Monbert Arong - Didn’t have a debut season for the Tams that we expected after transferring from Southwestern University. Chalk that up to adjustment and the fact that in a team with Tolomia, Belo, and Pogoy that means you’re getting scraps. Averaged 5.9 points during the last UAAP season. In four Premier Cup matches, he is averaging 11.0 points (on 41% FG shooting), 3.7 rebounds, and 1.5 assists. Is that enough? Probably not. 

Could lead this team in scoring. Just needs to make simpler plays rather than the spectacular. During the last match against NU, tried to cross the ball over not once but twice to shake Dave Yu. Instead had the ball picked off and he fell to the court and watched as the Bulldogs scored on a drive-through. Hasn’t adjusted to opposing teams keying their defense on him.

Steve Holmqvist - Now that he is getting more playing time, will emerge as one of FEU’s sources for points. Has a good nose for the ball. I like his willingness to mix it up inside but needs to learn some gulang. So far, he is putting up 8.5 points, 4.2 rebounds, 1.7 assists, and 1.0 steals per game. But take note — he is getting better.

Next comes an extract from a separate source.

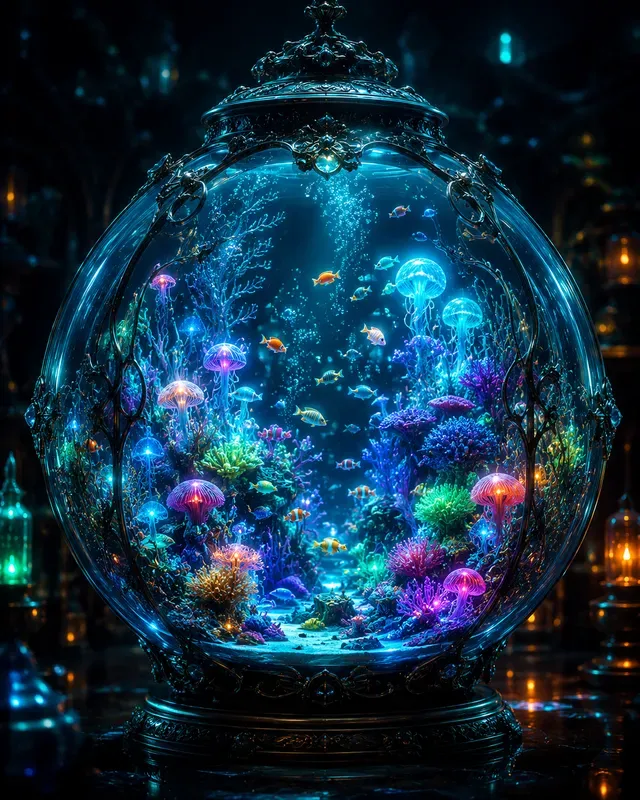 Aqua Terrarium Dreamscapes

Jojo Trinidad - Last year, he fed off the kick-outs from teammates. Now, aside fro learning the ropes of starting, he’s kicking out some of those balls as well. In the tourney so far, he is posting 8.5 points, 2.2 rebounds, and 1.5 assists an outing. Kind of concerned with those assists average especially when you add up Arong’s total. 

Richard Escoto - Will play the three and the four spots. I like the upside as he can shoot, drive, or even post-up. The latter however, he has to be quick because he’s kind of undersized now for the college game. Great game intelligence and with more minutes and bigger shots, will see an upsurge in his confidence. In two matches so far, has averaged 7.5 points and 5.0 rebounds. In 25 minutes of play, has only one turnover. He could have had some assists, but some of his teammates have not been up to the task in terms of scoring.

Ken Holmqvist - 6’8” and with great upside. Might be lumbering up and down the floor but is a wide body who can alter shots. In fact, he had three blocks in one match. So far with 4.2 points and 3.2 rebounds. With more minutes and more conditioning, could round out into a force. 

Prince Orizu - Played two matches so far with 3.5 points and 8.0 rebounds average. Again, still finding his way with his teammates. The 6’8” Nigerian came on strong towards the end of the last UAAP season and if he can impose his will inside offensively and defensively it will open up the game for his teammates.

Kevin Barkley Eboña - Second year on the team. Played like Raymar Jose years ago — uncoordinated but with lots of spunk and drive. Never afraid to mix it up. Enforcer? Probably not. But he will battle inside. 

Wendell Comboy - I think he should be starting in place of Trinidad. Trinidad is averaging over 18 minutes to Comboy’s 16.0 but look at this, Wendell is averaging 4.7 points (21 attempted field goals to the 30 of Trinidad), 2.7 rebounds, and 3.5 assists. I think he will be taking some big shots. Like his courage. Doesn’t show frustration. Just plays. Not yet vocal. Wait until he is.

Joseph Nunag - Will be a gunner on this team. Still finding his way.

Kenneth Tuffin - Long, good instincts. When this Fil-Kiwi figures things out, he’ll be that Merwin Castelo type — stopper, shooter, and all-around yeoman. 

Raymar Jose - Hasn’t played because of a hamstring injury. Should help with the rebounding and inside scoring when he returns.

FEU’s next match is on Friday, May 20 at 3:15pm against the University of Perpetual Help Altas at the Filoil Flying V Centre in San Juan.